Schick: "Es zählt nichts anderes als ein Sieg"

Aufstiegsrunde zur Gruppenliga Frankfurt Ost

09. Juni 2017, 07:00 Uhr

Der 1.FC Langen möchte auch im Endspiel wieder jubeln und den Aufstieg perfekt machen. Foto: Patrick Scheiber

Im Endspiel um den Aufstieg in die Gruppenliga Frankfurt Ost treffen am Samstag (15.30 Uhr) auf neutralem Platz in Hochstadt der 1. FC Langen und der FSV Bad Orb aufeinander. Beide Mannschaften konnten sich in ihren Qualifikationsspielen souverän durchsetzen.

1.FC Langen - FSV Bad Orb (Samstag, 15.30 Uhr in Hochstadt)

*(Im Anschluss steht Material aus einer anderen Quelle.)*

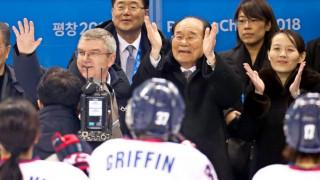 Χειμερινοί Ολυμπιακοί Αγώνες: Ο πρόεδρος της ΔΟΕ μαζί με την αδερφή του Κιμ Γιόνγκ Ουν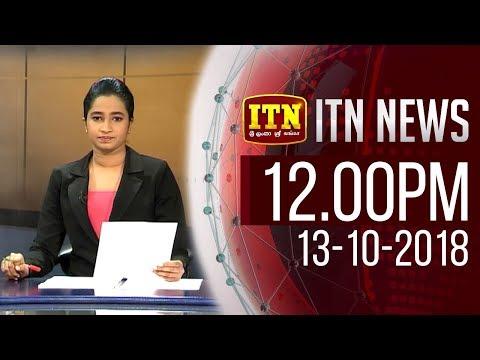 ITN News 2018-10-13 | 12.00 PM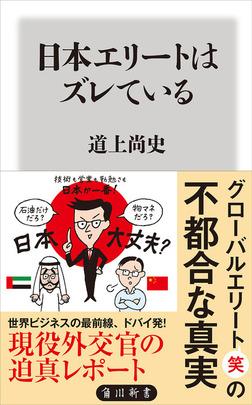 日本エリートはズレている-電子書籍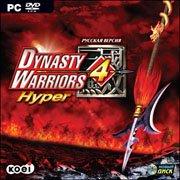 Обложка Dynasty Warriors 4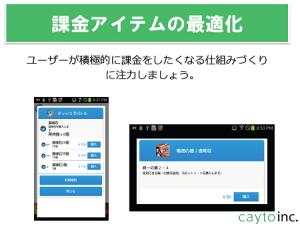 appc4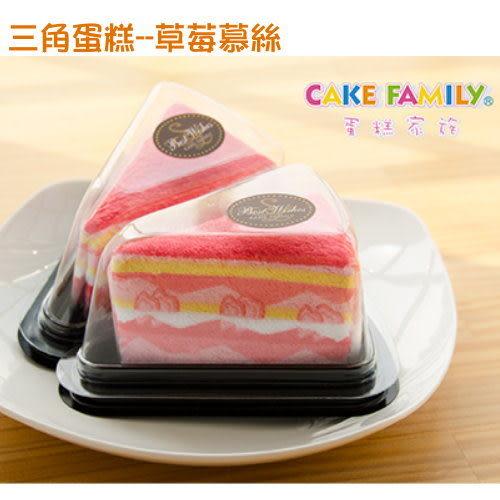 【台灣興隆毛巾專賣店 歐米亞香氛小舖】蛋糕毛巾-三角蛋糕-草莓慕斯 (原價120元)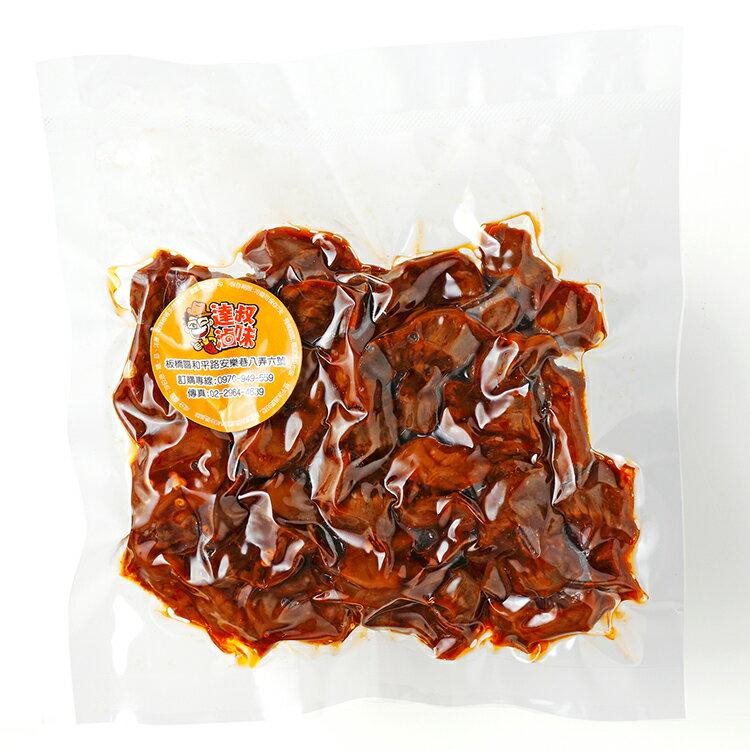 [達叔滷味]滷雞胗(180g/包) 1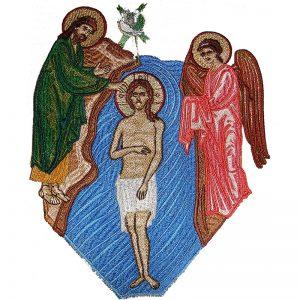 Κεντητή Παράσταση Η Βάπτιση Του Χριστού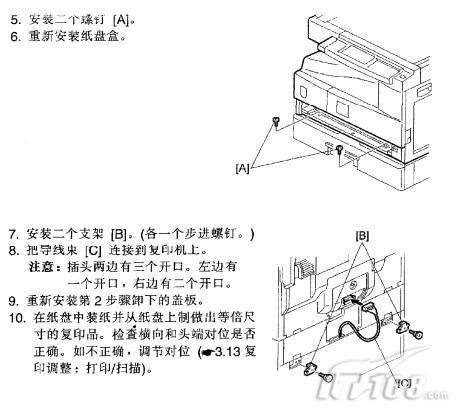 理光b039 040 043复合机单纸盘单元的安装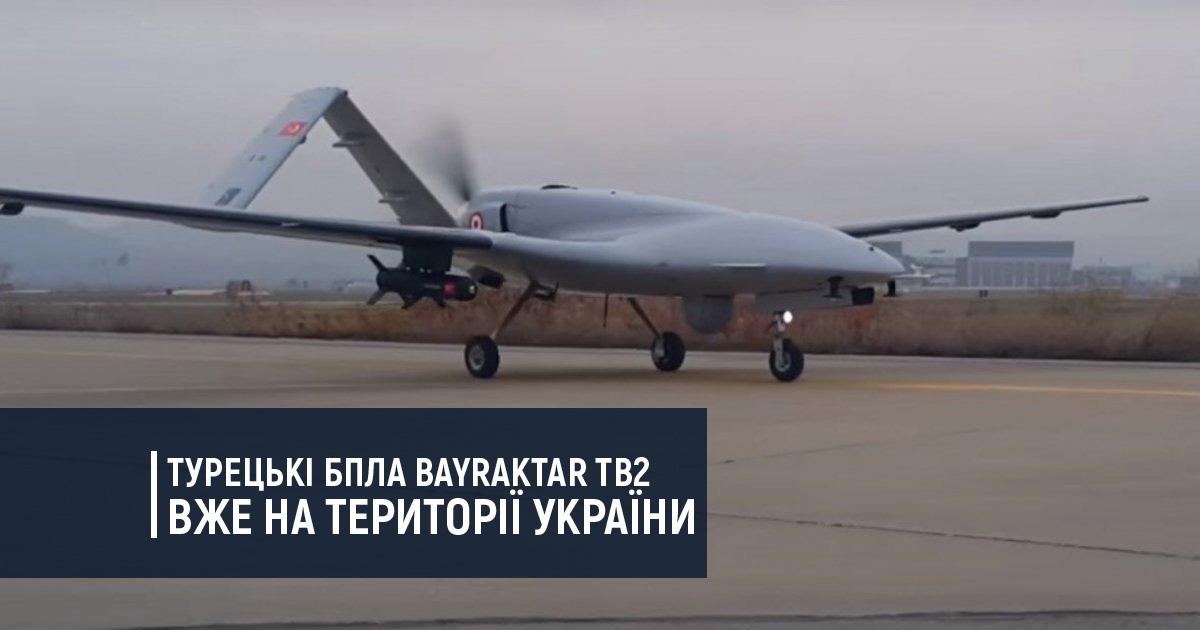 Турецькі БПЛА Bayraktar TB2 вже на території України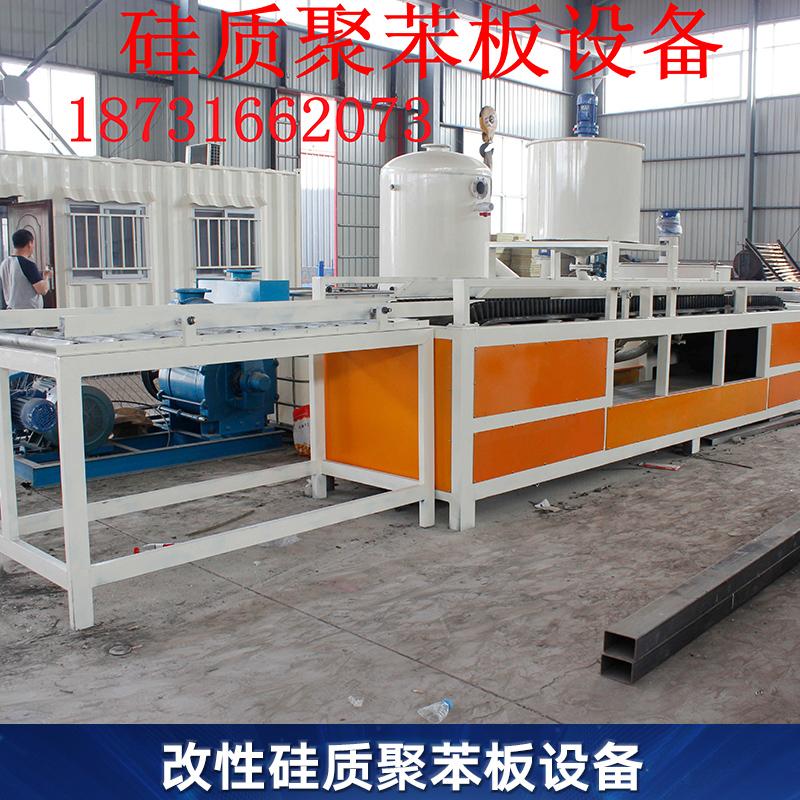 改性硅质聚苯板设备供应大型复合聚氨酯防火板设备厂家直销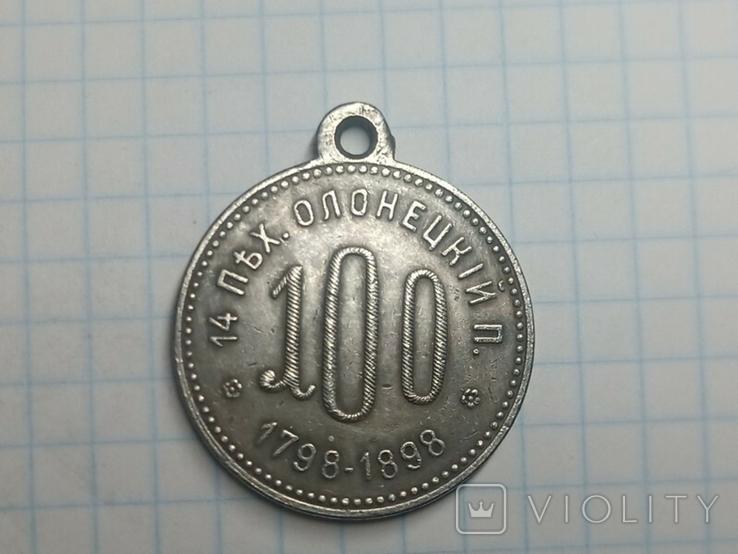Медаль за Севастополь 14 полк копия, фото №3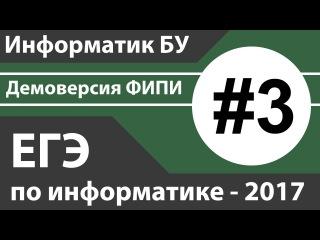 Решение задания №3. ЕГЭ по информатике - 2017. Демоверсия ФИПИ.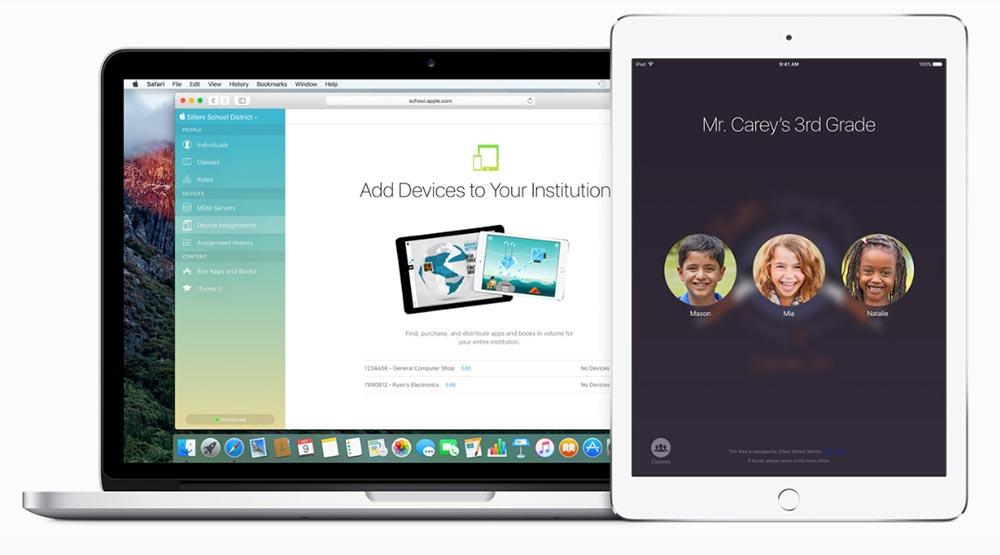 apple education iTunes U supporte le partage diPad entre plusieurs utilisateurs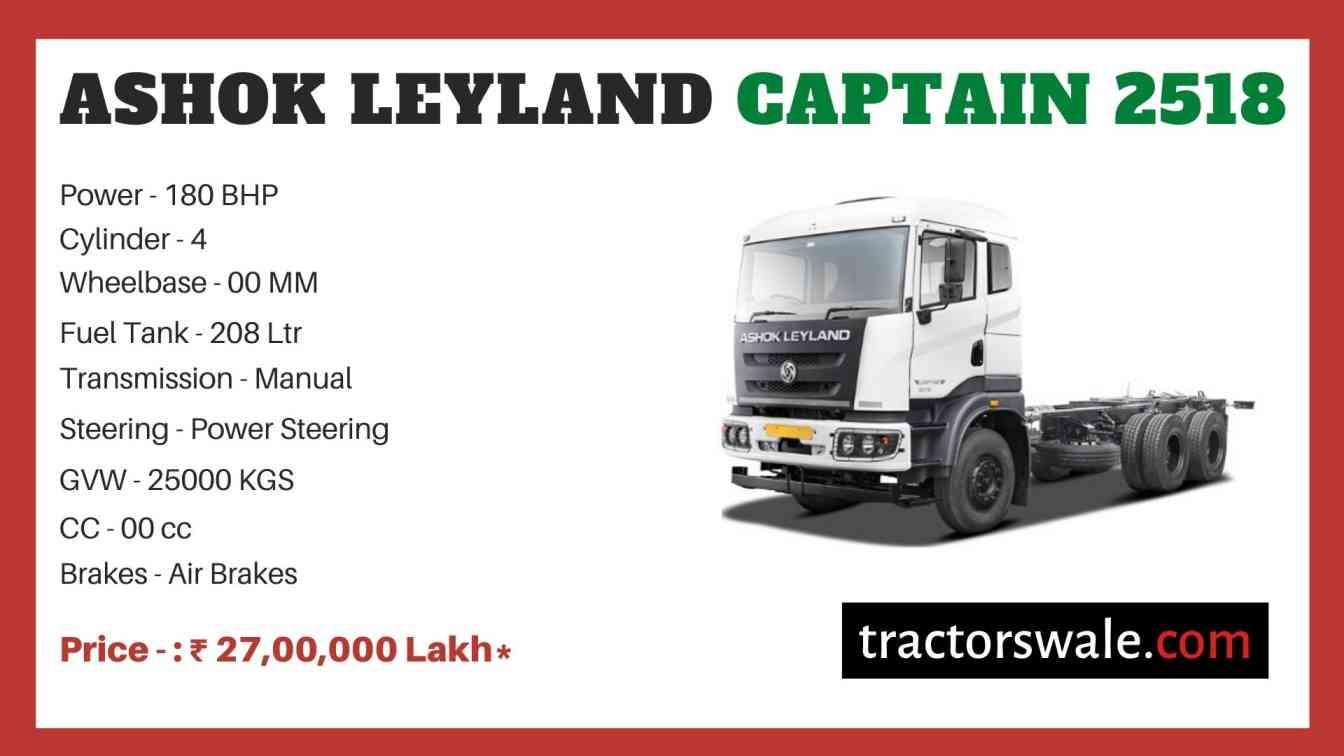Ashok Leyland Captain 2518 price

"Ich war schon überrascht, wie deutlich es am Ende war", so Waldemar Schick aus dem Spielausschuss des 1:FC Langen. "Schließlich hat Niederrodenbach in der gesamten Saison nur zwei Spiele verloren und wir haben sie in ein paar Tagen zweimal geschlagen." Doch auch der Kontrahent aus Bad Orb setzte sich in beiden Spielen deutlich gegen die SG Bad Orb durch. Die Vorraussetzungen für ein spannendes Finale sind also durchaus gegeben.

Dabei möchten sich die Langener auf sich konzentrieren. "Wir wollen versuchen, unser Spiel zu machen und nicht auf den Gegner schauen. Wir werden keinen zurückhaltenden Fußball spielen und wollen das Ding jetzt natürlich auch gewinnen", nimmt Schick kein Blatt vor den Mund. "Unsere Mannschaft ist jetzt heiß gelaufen und ich bin guter Dinge. Es zählt nichts anderes als ein Sieg." Doch auch die Bad Orber haben Lunte gerochen. FSV-Kapitän Tobias Döppenschmitt machte bereits nach dem Sieg in Büdingen deutlich: "Wir fahren nach Hochstadt um zu gewinnen."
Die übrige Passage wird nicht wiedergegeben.